> **Goal**:
Reproduce the records exactly, from their first line up to and including the line that contains "327V316L107 311H101L98 306H91L82". Leave the pictures out of your answer.

○ ○ ○ ○ ○

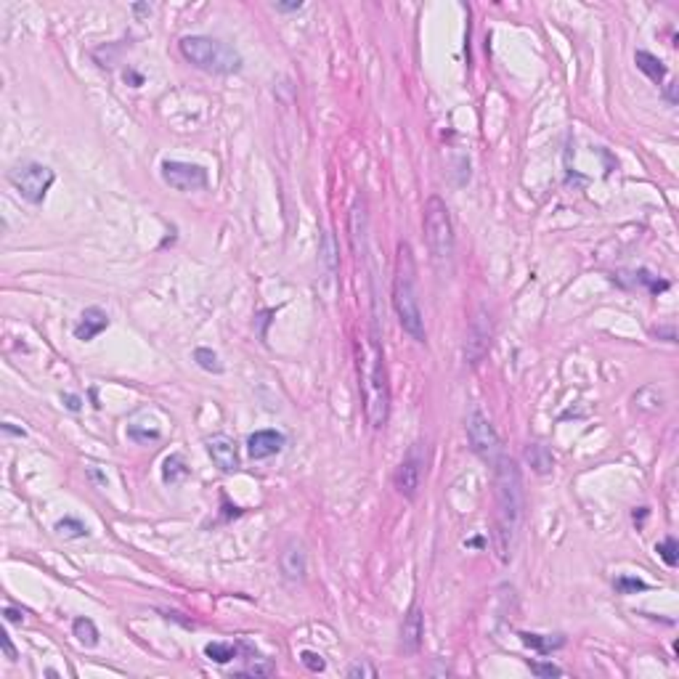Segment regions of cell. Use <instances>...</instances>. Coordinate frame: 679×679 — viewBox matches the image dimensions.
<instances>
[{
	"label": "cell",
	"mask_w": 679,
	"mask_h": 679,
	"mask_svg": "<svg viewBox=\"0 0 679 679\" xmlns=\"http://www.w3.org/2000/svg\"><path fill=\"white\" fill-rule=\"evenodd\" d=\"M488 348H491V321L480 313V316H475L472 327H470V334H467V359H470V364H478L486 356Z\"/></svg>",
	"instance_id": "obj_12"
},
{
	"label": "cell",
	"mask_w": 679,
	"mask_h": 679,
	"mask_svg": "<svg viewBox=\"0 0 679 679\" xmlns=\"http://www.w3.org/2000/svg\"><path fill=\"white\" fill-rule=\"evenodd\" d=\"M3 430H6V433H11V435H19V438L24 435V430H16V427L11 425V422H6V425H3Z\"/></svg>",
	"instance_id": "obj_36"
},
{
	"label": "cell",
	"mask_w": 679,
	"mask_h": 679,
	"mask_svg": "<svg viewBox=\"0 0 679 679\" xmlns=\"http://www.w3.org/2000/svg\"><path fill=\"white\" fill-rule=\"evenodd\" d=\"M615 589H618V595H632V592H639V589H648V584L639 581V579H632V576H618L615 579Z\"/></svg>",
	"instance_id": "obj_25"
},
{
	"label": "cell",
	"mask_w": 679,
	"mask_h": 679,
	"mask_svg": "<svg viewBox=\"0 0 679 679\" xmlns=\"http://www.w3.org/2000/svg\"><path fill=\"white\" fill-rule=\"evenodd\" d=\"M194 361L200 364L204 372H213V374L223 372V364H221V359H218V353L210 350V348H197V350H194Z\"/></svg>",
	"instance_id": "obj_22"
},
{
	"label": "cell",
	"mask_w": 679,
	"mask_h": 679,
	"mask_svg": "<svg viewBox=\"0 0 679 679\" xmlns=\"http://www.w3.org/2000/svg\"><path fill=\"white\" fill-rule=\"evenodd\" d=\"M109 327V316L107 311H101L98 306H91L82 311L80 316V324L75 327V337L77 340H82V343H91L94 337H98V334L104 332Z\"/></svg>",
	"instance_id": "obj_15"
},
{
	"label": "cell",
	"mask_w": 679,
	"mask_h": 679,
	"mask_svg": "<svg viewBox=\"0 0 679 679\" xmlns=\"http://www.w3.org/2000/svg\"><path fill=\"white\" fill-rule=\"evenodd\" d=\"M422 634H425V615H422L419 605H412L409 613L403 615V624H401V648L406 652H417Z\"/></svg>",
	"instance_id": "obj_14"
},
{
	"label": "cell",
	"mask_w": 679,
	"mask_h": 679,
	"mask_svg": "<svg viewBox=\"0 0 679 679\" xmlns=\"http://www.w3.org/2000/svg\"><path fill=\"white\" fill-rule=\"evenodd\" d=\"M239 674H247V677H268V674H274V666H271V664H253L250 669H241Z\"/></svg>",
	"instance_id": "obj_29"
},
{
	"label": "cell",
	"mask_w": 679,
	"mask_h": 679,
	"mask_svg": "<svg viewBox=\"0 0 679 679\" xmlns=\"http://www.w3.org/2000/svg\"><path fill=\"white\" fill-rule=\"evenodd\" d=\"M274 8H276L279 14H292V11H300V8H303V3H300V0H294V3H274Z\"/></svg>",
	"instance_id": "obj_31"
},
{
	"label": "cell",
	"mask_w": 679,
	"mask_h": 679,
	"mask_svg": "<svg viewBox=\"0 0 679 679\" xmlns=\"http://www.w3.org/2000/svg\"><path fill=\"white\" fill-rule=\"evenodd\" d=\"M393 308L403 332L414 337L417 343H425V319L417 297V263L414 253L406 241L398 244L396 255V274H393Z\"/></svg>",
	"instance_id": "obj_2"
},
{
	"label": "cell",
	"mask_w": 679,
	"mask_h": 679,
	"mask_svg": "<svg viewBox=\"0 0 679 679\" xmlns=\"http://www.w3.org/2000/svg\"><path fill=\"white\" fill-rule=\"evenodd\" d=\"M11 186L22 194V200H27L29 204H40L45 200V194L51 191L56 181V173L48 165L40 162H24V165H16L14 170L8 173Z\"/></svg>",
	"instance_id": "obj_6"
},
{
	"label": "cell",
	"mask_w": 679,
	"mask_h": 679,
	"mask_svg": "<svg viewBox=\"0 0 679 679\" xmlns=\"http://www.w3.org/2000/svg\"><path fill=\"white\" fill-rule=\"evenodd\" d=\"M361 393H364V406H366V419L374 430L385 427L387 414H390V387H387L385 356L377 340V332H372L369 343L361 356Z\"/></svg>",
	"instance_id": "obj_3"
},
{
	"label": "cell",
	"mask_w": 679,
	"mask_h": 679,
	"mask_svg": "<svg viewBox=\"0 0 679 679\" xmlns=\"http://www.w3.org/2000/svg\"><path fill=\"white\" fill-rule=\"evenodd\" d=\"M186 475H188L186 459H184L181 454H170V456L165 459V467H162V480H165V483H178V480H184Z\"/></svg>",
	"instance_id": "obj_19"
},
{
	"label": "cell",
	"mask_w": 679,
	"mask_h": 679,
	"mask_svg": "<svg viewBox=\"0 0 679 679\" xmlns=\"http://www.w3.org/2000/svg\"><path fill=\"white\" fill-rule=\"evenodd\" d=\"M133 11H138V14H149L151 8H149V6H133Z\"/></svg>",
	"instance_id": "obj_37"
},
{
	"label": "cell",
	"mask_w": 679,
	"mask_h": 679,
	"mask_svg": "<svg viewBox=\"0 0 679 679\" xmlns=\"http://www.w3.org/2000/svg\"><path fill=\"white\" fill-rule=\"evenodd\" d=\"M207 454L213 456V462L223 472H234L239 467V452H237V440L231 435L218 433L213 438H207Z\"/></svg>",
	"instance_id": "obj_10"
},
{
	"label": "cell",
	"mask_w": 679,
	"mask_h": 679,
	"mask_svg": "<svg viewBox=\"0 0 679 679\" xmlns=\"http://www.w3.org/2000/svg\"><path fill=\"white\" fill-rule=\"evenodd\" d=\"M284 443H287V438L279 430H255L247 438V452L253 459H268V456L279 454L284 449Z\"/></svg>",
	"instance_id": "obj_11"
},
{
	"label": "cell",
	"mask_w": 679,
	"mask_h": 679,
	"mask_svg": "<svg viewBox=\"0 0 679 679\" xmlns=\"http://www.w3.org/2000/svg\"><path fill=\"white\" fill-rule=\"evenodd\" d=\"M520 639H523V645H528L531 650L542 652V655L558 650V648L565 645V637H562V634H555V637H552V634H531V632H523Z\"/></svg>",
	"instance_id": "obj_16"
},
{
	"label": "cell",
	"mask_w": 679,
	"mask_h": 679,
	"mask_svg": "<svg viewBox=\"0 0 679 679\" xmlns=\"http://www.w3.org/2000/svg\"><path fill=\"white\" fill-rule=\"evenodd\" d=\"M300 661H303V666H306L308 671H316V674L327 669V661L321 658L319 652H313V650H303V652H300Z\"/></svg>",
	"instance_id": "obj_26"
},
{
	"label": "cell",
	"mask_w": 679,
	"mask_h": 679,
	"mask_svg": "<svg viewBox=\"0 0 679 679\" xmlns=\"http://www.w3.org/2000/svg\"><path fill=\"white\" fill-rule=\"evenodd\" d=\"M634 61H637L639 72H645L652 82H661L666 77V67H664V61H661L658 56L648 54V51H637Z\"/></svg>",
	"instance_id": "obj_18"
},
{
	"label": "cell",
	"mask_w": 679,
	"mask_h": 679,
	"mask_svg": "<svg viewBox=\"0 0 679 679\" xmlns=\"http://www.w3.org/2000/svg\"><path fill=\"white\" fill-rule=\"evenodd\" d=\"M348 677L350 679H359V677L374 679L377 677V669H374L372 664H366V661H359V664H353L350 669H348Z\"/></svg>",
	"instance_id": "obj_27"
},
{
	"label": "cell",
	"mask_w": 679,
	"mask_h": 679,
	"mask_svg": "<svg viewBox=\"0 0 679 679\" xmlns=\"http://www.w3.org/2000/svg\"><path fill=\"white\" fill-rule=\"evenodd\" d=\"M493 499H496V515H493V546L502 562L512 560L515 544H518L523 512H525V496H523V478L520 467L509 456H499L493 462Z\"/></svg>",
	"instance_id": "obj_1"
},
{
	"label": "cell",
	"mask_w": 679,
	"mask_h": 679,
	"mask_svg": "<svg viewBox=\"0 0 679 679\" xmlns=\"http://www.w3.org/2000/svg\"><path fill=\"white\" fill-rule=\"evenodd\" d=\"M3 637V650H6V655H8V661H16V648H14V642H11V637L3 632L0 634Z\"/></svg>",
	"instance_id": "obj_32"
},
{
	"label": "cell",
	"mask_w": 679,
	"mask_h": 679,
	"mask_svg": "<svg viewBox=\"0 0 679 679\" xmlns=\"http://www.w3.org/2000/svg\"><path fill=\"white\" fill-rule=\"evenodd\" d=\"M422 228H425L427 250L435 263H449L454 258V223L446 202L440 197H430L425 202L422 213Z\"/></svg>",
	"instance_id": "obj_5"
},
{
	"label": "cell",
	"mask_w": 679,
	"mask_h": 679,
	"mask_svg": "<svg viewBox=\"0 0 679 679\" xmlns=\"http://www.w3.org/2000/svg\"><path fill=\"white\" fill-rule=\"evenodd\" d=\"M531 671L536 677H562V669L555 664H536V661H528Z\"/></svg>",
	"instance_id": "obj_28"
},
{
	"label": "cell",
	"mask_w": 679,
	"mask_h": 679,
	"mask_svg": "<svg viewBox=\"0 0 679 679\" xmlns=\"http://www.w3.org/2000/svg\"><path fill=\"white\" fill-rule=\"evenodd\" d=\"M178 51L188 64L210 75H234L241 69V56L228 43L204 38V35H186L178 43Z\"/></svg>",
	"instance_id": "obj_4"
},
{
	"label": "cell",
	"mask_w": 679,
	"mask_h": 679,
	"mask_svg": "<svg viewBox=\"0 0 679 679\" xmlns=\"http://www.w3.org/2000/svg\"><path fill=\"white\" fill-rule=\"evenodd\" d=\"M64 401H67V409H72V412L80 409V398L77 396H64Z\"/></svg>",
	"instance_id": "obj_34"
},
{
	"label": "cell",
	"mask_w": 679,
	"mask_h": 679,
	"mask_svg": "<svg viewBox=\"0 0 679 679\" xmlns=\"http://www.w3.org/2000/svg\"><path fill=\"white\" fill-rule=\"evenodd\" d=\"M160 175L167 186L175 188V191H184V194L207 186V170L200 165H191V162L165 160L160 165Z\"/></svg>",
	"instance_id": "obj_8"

○ ○ ○ ○ ○

> **Correct response**:
Segment regions of cell. Use <instances>...</instances>. Coordinate frame: 679×679 — viewBox matches the image dimensions.
<instances>
[{
	"label": "cell",
	"mask_w": 679,
	"mask_h": 679,
	"mask_svg": "<svg viewBox=\"0 0 679 679\" xmlns=\"http://www.w3.org/2000/svg\"><path fill=\"white\" fill-rule=\"evenodd\" d=\"M488 348H491V321L480 313V316H475L472 327H470V334H467V359H470V364H478L486 356Z\"/></svg>",
	"instance_id": "obj_12"
},
{
	"label": "cell",
	"mask_w": 679,
	"mask_h": 679,
	"mask_svg": "<svg viewBox=\"0 0 679 679\" xmlns=\"http://www.w3.org/2000/svg\"><path fill=\"white\" fill-rule=\"evenodd\" d=\"M3 430H6V433H11V435H19V438L24 435V430H16V427L11 425V422H6V425H3Z\"/></svg>",
	"instance_id": "obj_36"
},
{
	"label": "cell",
	"mask_w": 679,
	"mask_h": 679,
	"mask_svg": "<svg viewBox=\"0 0 679 679\" xmlns=\"http://www.w3.org/2000/svg\"><path fill=\"white\" fill-rule=\"evenodd\" d=\"M615 589H618V595H632V592H639V589H648V584L639 581V579H632V576H618L615 579Z\"/></svg>",
	"instance_id": "obj_25"
},
{
	"label": "cell",
	"mask_w": 679,
	"mask_h": 679,
	"mask_svg": "<svg viewBox=\"0 0 679 679\" xmlns=\"http://www.w3.org/2000/svg\"><path fill=\"white\" fill-rule=\"evenodd\" d=\"M194 361L200 364L204 372H213V374L223 372V364H221V359H218V353L210 350V348H197V350H194Z\"/></svg>",
	"instance_id": "obj_22"
},
{
	"label": "cell",
	"mask_w": 679,
	"mask_h": 679,
	"mask_svg": "<svg viewBox=\"0 0 679 679\" xmlns=\"http://www.w3.org/2000/svg\"><path fill=\"white\" fill-rule=\"evenodd\" d=\"M109 327V316L107 311H101L98 306H91L82 311L80 316V324L75 327V337L77 340H82V343H91L94 337H98V334L104 332Z\"/></svg>",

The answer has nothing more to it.